- Required task: Swap "instance_id" for "id" in the data, from the first line through the line containing "111L50 125H62L70 119L69", and give those lines back with nothing else changed.

- Data records:
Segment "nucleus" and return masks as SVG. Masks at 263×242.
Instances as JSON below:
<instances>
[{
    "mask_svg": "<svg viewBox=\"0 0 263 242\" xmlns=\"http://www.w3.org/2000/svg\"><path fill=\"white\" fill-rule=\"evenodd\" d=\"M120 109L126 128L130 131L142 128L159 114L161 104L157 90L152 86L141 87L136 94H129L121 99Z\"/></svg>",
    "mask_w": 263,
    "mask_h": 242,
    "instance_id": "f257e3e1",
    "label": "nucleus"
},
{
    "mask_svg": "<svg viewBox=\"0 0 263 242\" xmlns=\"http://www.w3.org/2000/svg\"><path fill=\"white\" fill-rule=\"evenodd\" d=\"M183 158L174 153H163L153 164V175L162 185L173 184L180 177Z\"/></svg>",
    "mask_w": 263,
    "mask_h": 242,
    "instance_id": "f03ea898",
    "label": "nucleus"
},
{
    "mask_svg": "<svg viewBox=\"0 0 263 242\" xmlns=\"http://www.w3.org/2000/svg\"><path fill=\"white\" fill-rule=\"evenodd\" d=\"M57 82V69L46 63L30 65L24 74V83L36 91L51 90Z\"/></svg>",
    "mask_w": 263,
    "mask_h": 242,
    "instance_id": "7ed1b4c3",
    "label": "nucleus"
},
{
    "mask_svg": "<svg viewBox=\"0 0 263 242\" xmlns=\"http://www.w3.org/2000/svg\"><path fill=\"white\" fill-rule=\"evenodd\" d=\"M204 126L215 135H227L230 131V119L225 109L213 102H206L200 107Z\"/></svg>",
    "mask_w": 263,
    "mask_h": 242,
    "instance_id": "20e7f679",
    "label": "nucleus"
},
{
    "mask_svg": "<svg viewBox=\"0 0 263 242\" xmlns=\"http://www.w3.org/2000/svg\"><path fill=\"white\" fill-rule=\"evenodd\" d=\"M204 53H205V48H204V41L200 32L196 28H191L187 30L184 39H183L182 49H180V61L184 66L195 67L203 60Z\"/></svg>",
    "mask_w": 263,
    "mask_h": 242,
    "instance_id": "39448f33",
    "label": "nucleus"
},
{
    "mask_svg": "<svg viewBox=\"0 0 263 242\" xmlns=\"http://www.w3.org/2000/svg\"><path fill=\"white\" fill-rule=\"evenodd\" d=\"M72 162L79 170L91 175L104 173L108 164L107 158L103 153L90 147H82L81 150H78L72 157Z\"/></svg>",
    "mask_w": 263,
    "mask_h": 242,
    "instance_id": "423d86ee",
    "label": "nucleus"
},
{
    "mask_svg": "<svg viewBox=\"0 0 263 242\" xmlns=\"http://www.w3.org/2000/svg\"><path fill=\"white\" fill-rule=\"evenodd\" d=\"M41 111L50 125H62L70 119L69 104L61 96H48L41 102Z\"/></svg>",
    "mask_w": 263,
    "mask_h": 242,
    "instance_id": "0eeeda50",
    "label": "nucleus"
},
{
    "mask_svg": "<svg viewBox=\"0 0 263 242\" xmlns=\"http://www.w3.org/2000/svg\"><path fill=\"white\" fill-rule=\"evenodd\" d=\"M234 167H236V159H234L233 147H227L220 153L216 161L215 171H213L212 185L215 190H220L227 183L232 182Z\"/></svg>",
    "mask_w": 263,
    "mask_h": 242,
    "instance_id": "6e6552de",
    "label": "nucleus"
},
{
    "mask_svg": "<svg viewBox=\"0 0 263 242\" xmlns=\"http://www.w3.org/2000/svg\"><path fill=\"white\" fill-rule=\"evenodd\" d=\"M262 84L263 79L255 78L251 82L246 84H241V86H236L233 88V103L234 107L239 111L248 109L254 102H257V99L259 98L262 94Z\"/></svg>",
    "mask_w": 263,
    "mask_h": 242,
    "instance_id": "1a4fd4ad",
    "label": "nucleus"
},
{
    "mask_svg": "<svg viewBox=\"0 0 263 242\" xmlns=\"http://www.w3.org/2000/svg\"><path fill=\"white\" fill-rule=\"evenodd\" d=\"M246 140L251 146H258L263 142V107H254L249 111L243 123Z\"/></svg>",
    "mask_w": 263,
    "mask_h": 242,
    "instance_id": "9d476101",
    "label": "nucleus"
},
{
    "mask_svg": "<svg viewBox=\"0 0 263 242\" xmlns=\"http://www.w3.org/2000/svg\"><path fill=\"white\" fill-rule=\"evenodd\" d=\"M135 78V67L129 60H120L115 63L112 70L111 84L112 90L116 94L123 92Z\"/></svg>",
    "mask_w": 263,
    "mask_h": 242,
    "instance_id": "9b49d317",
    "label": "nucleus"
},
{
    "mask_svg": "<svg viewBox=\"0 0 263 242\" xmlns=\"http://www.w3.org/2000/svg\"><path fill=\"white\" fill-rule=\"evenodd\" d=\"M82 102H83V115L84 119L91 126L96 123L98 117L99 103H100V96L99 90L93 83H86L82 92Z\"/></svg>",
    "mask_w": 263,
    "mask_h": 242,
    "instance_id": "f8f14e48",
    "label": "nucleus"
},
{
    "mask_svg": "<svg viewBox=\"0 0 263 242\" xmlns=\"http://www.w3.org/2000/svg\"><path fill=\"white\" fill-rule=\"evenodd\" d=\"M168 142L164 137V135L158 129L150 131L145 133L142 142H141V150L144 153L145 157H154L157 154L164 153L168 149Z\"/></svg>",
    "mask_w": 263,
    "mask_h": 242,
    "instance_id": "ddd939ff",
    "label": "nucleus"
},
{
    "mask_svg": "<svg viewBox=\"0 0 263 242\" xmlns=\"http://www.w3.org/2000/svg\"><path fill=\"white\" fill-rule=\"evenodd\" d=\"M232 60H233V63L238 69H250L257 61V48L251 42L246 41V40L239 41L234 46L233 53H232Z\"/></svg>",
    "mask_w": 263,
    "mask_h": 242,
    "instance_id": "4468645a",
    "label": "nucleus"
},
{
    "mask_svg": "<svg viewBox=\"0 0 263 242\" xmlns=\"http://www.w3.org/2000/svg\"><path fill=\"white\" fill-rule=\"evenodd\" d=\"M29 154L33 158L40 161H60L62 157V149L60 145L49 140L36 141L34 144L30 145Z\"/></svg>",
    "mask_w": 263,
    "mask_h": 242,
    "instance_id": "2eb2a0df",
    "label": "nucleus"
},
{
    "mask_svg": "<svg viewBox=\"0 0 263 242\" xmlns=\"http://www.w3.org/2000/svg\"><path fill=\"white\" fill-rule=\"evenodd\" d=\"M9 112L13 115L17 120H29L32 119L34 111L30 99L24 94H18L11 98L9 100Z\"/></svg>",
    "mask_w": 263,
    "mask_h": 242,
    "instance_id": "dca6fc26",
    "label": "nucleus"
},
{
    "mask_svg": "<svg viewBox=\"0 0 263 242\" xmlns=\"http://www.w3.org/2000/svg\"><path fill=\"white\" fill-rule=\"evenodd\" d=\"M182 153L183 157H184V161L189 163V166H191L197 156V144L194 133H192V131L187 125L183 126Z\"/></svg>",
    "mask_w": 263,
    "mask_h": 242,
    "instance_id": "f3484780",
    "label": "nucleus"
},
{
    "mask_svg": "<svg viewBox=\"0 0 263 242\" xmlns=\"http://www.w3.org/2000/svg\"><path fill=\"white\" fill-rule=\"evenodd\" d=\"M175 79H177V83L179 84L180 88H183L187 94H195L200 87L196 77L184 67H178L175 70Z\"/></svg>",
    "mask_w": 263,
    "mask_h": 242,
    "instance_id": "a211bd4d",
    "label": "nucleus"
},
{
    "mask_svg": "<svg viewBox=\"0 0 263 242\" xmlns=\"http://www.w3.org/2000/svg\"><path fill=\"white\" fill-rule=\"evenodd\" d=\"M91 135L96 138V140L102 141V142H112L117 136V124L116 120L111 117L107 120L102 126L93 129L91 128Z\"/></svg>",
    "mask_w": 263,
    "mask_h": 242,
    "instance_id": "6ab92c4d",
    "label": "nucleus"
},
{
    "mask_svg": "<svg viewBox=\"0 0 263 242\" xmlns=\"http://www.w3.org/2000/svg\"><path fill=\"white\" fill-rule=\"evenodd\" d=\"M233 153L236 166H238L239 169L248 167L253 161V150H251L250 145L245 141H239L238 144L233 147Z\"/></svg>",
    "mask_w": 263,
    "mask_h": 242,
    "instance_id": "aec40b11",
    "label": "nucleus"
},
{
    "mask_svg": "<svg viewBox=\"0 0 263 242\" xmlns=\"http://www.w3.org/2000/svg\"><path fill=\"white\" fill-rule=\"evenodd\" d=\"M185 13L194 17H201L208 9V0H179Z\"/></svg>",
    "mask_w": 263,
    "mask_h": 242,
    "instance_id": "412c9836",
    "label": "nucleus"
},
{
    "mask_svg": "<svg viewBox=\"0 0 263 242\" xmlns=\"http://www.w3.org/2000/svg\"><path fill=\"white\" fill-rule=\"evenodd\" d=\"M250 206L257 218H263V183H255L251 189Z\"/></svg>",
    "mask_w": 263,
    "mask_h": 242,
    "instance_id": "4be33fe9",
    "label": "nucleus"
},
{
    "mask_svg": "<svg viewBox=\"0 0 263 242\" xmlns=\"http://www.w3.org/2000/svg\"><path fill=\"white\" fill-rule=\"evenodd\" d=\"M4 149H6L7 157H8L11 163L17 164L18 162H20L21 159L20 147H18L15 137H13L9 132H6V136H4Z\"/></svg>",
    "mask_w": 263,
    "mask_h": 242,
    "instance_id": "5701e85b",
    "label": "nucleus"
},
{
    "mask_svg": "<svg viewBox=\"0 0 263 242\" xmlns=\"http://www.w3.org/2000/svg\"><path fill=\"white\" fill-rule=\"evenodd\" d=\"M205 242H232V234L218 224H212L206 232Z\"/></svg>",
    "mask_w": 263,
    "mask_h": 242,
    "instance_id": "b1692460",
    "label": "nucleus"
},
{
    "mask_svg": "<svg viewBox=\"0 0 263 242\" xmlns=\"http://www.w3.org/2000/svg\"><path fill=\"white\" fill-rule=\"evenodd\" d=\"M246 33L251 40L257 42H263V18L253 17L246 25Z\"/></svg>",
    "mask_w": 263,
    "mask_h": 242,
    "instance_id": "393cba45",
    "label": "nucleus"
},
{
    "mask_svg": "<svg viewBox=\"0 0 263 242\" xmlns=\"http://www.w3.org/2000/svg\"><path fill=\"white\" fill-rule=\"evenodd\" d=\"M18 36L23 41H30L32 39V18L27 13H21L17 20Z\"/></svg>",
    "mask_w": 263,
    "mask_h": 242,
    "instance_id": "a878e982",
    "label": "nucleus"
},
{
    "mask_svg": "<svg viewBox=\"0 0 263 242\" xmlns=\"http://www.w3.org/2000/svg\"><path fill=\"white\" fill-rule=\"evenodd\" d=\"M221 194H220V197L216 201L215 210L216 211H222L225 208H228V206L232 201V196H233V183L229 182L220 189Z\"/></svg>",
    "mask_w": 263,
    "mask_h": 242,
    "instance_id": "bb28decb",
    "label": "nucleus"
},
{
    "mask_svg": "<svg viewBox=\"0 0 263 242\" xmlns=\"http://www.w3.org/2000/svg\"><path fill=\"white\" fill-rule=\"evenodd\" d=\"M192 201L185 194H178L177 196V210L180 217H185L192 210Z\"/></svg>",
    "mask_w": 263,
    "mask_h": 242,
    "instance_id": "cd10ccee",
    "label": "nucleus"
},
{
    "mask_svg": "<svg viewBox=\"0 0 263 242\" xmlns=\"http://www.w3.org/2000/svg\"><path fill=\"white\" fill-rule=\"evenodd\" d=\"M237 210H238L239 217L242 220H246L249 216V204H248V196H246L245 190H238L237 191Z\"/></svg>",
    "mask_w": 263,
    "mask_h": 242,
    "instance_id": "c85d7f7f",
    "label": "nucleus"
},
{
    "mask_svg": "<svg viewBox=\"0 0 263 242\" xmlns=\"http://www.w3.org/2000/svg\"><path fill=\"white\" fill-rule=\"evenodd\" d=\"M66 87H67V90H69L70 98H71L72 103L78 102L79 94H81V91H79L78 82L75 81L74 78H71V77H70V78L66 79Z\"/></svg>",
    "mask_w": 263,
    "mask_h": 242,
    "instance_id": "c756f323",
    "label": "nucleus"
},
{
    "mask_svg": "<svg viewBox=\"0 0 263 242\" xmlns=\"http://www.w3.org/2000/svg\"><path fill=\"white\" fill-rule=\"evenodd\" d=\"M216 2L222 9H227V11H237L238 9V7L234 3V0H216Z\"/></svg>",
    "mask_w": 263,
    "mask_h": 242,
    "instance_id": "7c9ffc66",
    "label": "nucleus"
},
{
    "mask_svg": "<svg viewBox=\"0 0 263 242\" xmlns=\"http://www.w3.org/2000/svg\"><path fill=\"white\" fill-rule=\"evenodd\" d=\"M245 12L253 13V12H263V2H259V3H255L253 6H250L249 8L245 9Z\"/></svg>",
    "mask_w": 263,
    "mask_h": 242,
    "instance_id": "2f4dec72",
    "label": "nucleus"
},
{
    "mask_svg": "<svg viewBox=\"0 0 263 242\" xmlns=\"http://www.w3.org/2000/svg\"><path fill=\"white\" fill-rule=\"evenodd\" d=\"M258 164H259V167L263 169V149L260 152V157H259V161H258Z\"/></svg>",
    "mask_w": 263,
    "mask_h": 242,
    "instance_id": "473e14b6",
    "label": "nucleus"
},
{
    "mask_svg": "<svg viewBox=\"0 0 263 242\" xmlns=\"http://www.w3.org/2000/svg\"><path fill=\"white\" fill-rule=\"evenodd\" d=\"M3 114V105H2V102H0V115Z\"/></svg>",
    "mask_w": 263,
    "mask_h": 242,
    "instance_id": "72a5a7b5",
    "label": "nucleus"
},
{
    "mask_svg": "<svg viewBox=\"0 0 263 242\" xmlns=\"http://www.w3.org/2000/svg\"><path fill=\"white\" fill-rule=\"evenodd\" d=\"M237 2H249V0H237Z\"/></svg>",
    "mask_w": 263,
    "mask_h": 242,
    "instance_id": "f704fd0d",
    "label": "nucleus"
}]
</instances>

- Final result:
Segment "nucleus" and return masks as SVG. Masks at 263×242.
Instances as JSON below:
<instances>
[{
    "mask_svg": "<svg viewBox=\"0 0 263 242\" xmlns=\"http://www.w3.org/2000/svg\"><path fill=\"white\" fill-rule=\"evenodd\" d=\"M120 109L126 128L130 131L142 128L159 114L161 104L157 90L152 86L141 87L136 94H129L121 99Z\"/></svg>",
    "mask_w": 263,
    "mask_h": 242,
    "id": "f257e3e1",
    "label": "nucleus"
},
{
    "mask_svg": "<svg viewBox=\"0 0 263 242\" xmlns=\"http://www.w3.org/2000/svg\"><path fill=\"white\" fill-rule=\"evenodd\" d=\"M183 158L174 153H163L153 164V175L162 185L173 184L180 177Z\"/></svg>",
    "mask_w": 263,
    "mask_h": 242,
    "id": "f03ea898",
    "label": "nucleus"
},
{
    "mask_svg": "<svg viewBox=\"0 0 263 242\" xmlns=\"http://www.w3.org/2000/svg\"><path fill=\"white\" fill-rule=\"evenodd\" d=\"M57 82V69L46 63L30 65L24 74V83L36 91L51 90Z\"/></svg>",
    "mask_w": 263,
    "mask_h": 242,
    "id": "7ed1b4c3",
    "label": "nucleus"
},
{
    "mask_svg": "<svg viewBox=\"0 0 263 242\" xmlns=\"http://www.w3.org/2000/svg\"><path fill=\"white\" fill-rule=\"evenodd\" d=\"M204 126L215 135H227L230 131V119L225 109L213 102H206L200 107Z\"/></svg>",
    "mask_w": 263,
    "mask_h": 242,
    "id": "20e7f679",
    "label": "nucleus"
},
{
    "mask_svg": "<svg viewBox=\"0 0 263 242\" xmlns=\"http://www.w3.org/2000/svg\"><path fill=\"white\" fill-rule=\"evenodd\" d=\"M204 53H205V48H204V41L200 32L196 28H191L187 30L184 39H183L182 49H180V61L184 66L195 67L203 60Z\"/></svg>",
    "mask_w": 263,
    "mask_h": 242,
    "id": "39448f33",
    "label": "nucleus"
},
{
    "mask_svg": "<svg viewBox=\"0 0 263 242\" xmlns=\"http://www.w3.org/2000/svg\"><path fill=\"white\" fill-rule=\"evenodd\" d=\"M72 162L79 170L91 175L104 173L108 164L107 158L103 153L90 147H82L81 150H78L72 157Z\"/></svg>",
    "mask_w": 263,
    "mask_h": 242,
    "id": "423d86ee",
    "label": "nucleus"
},
{
    "mask_svg": "<svg viewBox=\"0 0 263 242\" xmlns=\"http://www.w3.org/2000/svg\"><path fill=\"white\" fill-rule=\"evenodd\" d=\"M41 111L50 125H62L70 119L69 104L61 96H48L41 102Z\"/></svg>",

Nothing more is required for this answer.